Passage provided:
Wasserstein Gradient Flows

Updated 8 August 2025

Wasserstein gradient flows are defined as the evolution of probability measures via the steepest descent of energy functionals in the Wasserstein space, offering a clear variational framework for nonlinear PDEs.
They utilize the JKO scheme, entropic regularization, and dual methods to translate complex optimal transport problems into tractable numerical algorithms.
Applications include advanced machine learning, robust inference, and reinforcement learning, supported by rigorous links to large deviations, Gamma-convergence, and metric measure theory.

Wasserstein gradient flows provide a geometric and variational perspective for the evolution of probability measures, characterizing a wide class of nonlinear partial differential equations as the steepest descent of energy functionals with respect to the Wasserstein metric. This variational viewpoint connects optimal transport theory, large deviations, thermodynamic limits, and the design of stable and efficient numerical schemes for high-dimensional inference, machine learning, and computational physics.

Data shown:
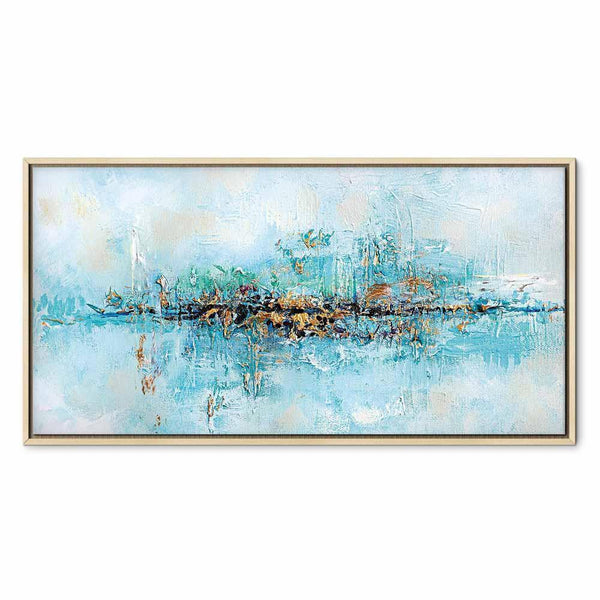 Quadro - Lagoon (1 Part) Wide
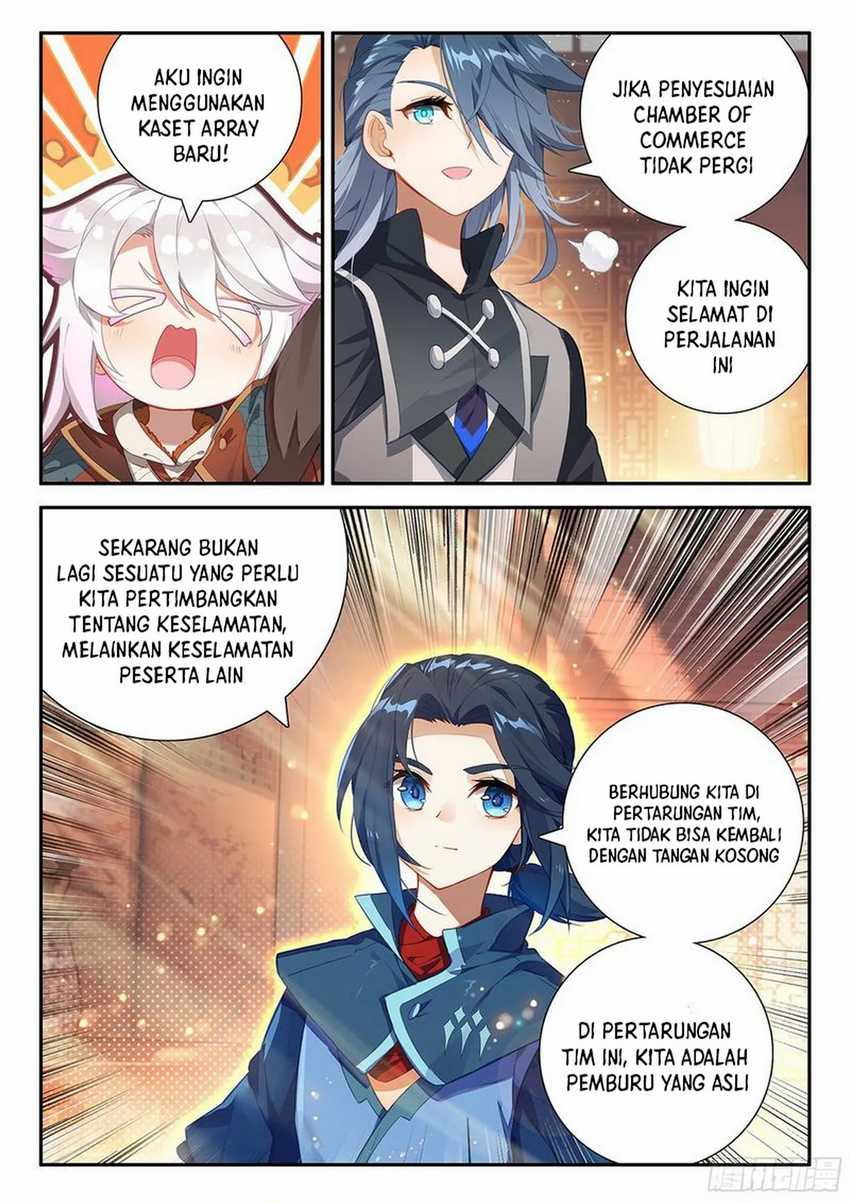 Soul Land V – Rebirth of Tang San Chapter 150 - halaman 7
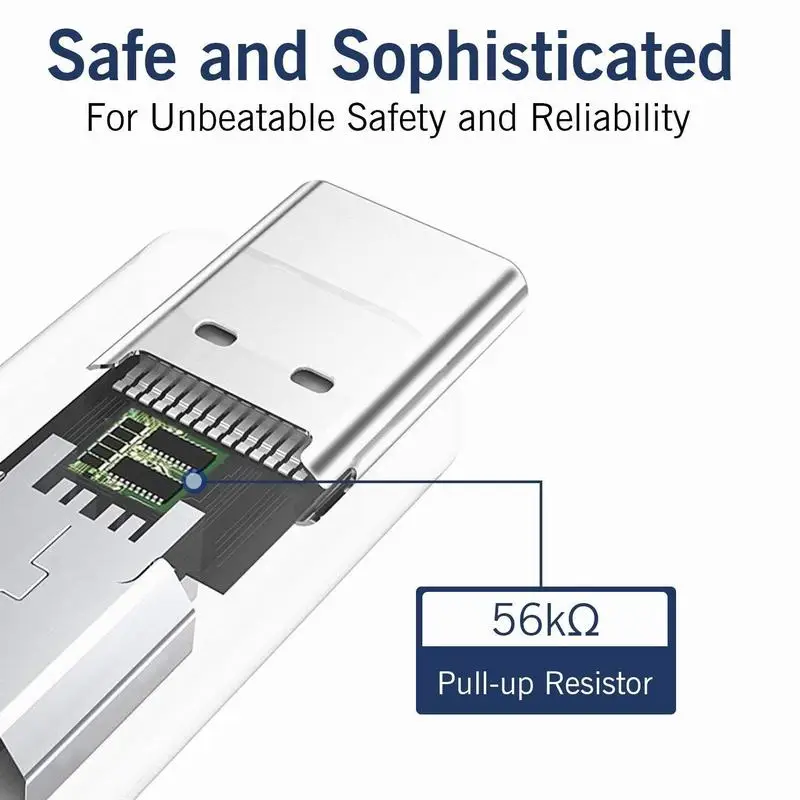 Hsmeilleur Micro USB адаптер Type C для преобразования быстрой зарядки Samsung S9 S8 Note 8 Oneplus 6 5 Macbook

Work item:
Carry on the overview of Wasserstein gradient flows with new writing that begins after its closing sentence, which ends "and computational physics."

Exercise result:
1. Variational Characterization and the JKO Scheme

The canonical example of a Wasserstein gradient flow is the Fokker–Planck equation,

$\partial_t \rho = \Delta \rho + \operatorname{div}(\rho \nabla V),$

which can be written as the gradient flow of the free energy

$F(\rho) = \int \rho(x) \log \rho(x) \, dx + \int V(x)\rho(x) \, dx$

in the space of probability measures equipped with the Wasserstein-2 metric $W_2$ (Duong et al., 2012, Santambrogio, 2016). The foundational Jordan–Kinderlehrer–Otto (JKO) scheme discretizes the evolution by solving, for time step $h>0$ ,

$\rho_{k} = \operatorname*{argmin}_{\rho} \left[ F(\rho) + \frac{1}{2h} W_2^2(\rho, \rho_{k-1}) \right].$

This recursive minimization steps forward in time by finding the probability density $\rho_k$ that decreases the sum of the free energy and the transportation cost away from the previous iterate, with precise geometric meaning.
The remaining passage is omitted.